Entre os casos confirmados por critério laboratorial ou clínico-epidemiológico, foram registrados 3.419 casos de dengue, 89 de chikungunya, 57 de febre de Mayaro e 10 de zika. Não houve confirmação de casos de febre Oropouche, mas uma morte por dengue foi registrada.
As cidades com maior número de notificações são Manaus (2.386), Atalaia do Norte (950), Jutaí (863), Envira (811), Eirunepé (714), Guajará (668), Ipixuna (634), Tefé (599), Tabatinga (559) e Benjamin Constant (550). Segundo o informe da FVS, a faixa etária mais afetada é de 20 a 39 anos, representando 34,9% dos casos, seguida por pessoas entre 40 e 59 anos (22,3%) e adolescentes entre 10 e 19 anos (17,9%).

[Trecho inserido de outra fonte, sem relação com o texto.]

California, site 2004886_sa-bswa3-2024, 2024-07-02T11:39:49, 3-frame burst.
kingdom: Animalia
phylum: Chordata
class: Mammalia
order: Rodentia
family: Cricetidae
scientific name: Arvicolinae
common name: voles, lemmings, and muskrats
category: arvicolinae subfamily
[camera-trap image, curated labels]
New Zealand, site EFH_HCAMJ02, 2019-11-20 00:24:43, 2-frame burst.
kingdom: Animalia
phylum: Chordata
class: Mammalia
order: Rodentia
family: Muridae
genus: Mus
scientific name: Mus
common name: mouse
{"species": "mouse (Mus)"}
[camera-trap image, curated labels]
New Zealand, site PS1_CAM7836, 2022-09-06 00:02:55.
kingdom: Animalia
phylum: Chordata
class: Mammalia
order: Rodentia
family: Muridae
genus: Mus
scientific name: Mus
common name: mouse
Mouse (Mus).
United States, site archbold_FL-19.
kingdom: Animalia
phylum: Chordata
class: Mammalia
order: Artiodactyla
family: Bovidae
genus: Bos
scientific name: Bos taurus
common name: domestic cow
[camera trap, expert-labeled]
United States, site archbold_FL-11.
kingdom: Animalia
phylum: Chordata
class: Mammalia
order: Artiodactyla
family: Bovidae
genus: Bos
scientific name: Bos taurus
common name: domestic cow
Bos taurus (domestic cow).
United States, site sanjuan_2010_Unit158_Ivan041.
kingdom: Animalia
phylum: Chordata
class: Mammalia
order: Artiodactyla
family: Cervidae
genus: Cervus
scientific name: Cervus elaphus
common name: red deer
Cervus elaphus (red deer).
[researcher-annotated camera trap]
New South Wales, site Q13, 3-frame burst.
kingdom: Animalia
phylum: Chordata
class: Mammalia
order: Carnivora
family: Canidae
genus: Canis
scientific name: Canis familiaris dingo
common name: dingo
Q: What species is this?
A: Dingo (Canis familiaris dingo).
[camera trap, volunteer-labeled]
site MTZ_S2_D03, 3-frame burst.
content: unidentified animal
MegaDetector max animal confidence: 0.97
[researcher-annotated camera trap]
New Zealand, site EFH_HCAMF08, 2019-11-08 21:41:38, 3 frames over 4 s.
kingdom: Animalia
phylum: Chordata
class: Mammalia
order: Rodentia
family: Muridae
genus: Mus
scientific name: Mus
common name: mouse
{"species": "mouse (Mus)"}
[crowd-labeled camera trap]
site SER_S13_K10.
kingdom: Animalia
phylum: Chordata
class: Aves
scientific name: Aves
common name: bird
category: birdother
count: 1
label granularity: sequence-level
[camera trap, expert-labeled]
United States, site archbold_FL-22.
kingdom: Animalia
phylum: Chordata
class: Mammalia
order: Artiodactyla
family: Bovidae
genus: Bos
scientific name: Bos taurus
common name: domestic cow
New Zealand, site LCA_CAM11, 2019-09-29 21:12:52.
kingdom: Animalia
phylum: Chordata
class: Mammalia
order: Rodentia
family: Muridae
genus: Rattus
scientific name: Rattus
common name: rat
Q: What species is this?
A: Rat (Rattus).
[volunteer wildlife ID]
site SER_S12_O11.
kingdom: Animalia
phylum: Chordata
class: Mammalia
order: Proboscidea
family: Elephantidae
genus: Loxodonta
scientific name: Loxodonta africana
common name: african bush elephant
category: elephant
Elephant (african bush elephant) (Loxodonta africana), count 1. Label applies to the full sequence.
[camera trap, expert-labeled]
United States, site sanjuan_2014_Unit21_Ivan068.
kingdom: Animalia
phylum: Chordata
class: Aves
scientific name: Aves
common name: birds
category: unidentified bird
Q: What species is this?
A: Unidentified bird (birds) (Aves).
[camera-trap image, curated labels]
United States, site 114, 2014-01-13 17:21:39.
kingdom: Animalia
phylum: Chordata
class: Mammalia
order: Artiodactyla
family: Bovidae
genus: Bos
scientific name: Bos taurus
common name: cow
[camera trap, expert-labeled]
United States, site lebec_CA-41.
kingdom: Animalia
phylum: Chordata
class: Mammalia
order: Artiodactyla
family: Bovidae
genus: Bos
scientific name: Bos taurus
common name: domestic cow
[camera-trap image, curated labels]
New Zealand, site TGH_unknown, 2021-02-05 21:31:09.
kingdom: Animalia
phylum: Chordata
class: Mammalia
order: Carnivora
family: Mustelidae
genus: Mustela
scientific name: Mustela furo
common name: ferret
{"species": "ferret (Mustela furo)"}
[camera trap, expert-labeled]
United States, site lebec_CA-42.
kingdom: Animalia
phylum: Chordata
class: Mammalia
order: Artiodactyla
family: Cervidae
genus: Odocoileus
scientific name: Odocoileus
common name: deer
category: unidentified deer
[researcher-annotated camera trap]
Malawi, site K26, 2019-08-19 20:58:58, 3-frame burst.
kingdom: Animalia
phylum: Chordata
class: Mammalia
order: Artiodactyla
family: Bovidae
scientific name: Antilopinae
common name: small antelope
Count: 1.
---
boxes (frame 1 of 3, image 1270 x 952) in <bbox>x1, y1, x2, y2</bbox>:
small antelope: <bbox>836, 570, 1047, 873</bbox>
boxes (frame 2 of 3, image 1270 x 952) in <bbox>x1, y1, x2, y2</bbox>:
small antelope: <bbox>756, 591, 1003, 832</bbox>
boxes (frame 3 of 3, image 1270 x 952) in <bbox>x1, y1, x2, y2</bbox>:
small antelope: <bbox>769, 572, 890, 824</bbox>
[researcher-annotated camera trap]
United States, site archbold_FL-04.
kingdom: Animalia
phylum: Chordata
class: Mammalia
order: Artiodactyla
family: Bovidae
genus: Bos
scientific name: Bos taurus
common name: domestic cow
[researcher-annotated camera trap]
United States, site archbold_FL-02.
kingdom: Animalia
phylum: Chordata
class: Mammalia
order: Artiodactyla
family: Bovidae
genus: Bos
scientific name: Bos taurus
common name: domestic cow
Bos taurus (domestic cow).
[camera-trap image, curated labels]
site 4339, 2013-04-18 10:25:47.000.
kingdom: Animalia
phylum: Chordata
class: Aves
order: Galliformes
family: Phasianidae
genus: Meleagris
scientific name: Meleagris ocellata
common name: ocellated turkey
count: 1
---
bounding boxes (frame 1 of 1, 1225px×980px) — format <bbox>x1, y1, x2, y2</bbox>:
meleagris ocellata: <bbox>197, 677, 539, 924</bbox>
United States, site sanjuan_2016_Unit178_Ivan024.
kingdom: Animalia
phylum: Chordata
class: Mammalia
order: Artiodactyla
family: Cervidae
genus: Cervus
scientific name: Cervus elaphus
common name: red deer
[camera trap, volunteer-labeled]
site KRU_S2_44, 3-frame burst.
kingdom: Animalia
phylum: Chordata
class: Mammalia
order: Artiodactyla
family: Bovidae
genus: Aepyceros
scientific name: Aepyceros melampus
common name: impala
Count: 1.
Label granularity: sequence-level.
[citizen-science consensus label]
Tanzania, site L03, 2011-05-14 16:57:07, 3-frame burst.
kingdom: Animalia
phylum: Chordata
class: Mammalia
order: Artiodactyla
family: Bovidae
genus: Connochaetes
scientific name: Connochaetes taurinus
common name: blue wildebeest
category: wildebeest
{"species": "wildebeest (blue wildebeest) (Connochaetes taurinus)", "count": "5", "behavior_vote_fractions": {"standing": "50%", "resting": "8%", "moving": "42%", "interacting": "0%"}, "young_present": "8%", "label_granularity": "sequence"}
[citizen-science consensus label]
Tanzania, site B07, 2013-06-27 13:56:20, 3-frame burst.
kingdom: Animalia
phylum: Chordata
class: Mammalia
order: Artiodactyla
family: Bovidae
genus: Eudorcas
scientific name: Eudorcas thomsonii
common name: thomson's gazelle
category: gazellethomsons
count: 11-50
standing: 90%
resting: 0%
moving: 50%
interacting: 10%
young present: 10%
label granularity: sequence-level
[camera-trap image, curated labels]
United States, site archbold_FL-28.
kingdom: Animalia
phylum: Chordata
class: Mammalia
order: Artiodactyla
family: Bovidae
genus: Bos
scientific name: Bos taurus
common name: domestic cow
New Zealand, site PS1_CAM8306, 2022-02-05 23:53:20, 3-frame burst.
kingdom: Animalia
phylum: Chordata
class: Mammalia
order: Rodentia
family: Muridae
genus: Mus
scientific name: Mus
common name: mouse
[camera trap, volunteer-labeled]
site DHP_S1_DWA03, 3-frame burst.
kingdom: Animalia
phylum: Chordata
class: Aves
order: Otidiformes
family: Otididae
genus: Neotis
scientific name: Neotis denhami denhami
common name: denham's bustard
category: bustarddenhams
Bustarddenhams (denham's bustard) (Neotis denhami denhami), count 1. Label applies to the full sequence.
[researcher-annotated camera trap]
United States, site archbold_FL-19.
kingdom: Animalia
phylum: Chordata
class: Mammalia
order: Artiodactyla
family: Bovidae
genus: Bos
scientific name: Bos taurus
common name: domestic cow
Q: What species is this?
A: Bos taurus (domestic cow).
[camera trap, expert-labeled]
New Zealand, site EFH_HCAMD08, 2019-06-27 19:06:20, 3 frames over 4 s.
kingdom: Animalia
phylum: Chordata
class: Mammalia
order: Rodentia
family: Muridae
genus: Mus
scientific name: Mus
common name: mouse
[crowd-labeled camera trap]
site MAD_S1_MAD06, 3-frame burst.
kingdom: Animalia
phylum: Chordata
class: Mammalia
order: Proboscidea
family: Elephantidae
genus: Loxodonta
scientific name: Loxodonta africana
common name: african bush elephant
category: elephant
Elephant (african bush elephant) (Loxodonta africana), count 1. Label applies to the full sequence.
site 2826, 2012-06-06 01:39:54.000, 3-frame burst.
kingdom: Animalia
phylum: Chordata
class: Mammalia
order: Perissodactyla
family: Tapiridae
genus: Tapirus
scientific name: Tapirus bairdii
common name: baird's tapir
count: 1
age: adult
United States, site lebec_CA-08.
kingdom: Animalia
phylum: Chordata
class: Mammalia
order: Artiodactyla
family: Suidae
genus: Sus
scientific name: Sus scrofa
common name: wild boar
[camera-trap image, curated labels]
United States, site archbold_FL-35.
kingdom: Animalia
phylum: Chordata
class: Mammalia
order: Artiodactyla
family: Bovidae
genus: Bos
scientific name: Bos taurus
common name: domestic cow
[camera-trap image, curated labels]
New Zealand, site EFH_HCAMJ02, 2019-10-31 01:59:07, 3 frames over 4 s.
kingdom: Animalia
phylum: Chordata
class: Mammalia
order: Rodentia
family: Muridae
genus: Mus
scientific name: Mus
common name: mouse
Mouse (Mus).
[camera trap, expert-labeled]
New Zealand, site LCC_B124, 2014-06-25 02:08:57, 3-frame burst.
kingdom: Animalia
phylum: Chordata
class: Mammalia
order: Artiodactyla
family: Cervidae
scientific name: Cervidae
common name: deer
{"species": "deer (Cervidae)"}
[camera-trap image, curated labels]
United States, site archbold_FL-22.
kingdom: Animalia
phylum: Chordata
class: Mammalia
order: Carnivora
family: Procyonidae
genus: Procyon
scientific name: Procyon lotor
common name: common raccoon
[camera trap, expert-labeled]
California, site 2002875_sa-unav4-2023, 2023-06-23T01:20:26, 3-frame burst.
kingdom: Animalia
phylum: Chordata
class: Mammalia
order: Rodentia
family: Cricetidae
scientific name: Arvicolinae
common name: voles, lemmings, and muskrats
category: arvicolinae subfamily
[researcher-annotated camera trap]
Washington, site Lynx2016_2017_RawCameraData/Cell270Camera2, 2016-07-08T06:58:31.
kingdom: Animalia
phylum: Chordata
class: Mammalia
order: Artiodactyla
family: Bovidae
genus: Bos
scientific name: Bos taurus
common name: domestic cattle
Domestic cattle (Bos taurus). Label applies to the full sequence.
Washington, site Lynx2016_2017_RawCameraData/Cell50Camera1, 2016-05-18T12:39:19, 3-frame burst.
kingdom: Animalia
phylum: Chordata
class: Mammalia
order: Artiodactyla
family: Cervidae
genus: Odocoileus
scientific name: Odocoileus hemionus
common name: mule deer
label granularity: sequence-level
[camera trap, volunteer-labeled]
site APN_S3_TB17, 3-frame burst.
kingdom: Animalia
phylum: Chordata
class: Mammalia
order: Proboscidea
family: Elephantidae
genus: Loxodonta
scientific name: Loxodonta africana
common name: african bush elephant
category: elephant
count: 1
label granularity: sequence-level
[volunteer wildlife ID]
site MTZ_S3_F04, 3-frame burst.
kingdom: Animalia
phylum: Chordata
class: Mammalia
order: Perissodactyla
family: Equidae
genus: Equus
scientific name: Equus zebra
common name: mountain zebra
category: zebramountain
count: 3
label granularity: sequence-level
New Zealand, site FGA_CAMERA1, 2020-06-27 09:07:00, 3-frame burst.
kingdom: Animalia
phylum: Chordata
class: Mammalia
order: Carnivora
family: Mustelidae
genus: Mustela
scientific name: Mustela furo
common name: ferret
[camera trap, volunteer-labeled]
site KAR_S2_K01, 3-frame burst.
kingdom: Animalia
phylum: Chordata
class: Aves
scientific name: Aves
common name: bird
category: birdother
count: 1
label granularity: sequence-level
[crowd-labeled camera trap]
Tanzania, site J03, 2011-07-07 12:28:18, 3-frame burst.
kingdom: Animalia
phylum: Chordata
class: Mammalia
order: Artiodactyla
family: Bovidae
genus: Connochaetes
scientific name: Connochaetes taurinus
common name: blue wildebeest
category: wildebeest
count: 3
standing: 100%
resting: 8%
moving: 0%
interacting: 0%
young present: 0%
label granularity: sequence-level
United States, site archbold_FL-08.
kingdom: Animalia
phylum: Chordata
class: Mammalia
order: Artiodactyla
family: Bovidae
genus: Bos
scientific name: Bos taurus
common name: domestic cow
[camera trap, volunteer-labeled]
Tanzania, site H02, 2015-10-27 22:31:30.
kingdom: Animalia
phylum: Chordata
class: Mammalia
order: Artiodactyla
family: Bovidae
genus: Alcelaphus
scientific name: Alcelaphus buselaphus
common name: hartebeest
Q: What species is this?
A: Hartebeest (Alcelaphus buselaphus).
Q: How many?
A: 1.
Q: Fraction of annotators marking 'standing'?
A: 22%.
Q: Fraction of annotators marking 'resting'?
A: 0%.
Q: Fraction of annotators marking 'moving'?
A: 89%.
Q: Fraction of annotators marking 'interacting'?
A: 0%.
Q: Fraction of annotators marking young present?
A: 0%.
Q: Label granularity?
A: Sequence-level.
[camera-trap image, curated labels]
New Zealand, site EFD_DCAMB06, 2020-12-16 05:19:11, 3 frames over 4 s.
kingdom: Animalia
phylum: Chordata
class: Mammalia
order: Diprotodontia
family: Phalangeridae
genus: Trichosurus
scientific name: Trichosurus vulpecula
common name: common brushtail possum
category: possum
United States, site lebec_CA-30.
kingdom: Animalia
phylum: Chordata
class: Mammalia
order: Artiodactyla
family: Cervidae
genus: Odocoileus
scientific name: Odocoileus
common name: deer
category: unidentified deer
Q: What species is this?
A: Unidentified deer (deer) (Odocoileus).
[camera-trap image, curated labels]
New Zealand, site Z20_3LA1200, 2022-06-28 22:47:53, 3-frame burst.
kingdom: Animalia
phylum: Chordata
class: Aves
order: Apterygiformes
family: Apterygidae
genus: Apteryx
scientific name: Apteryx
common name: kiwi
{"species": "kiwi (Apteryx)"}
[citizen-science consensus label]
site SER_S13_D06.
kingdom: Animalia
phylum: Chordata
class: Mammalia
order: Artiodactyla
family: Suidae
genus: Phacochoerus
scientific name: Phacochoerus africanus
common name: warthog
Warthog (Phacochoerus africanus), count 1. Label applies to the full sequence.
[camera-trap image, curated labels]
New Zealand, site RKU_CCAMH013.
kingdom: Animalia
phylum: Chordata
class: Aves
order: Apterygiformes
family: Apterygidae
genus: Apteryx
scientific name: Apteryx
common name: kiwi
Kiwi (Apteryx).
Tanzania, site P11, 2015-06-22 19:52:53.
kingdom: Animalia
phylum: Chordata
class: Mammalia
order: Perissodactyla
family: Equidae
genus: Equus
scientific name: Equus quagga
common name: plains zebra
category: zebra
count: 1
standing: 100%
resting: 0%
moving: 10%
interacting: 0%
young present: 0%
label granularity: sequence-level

Os sintomas mais comuns foram febre (94,5%), dor de cabeça (83,2%) e dores musculares (66,6%), além de dor nas costas, náuseas e vômitos.
A principal forma de prevenção das arboviroses é eliminar focos de água parada, locais propícios para a reprodução dos mosquitos transmissores. No caso da febre Oropouche, recomenda-se evitar áreas de mata e margens de rios, especialmente entre 9h e 16h, manter os quintais limpos e utilizar repelentes sempre que possível.
Atualmente, 44 municípios do Amazonas disponibilizam a vacina contra a dengue para crianças e adolescentes de 10 a 14 anos, como parte das ações preventivas adotadas pelo estado.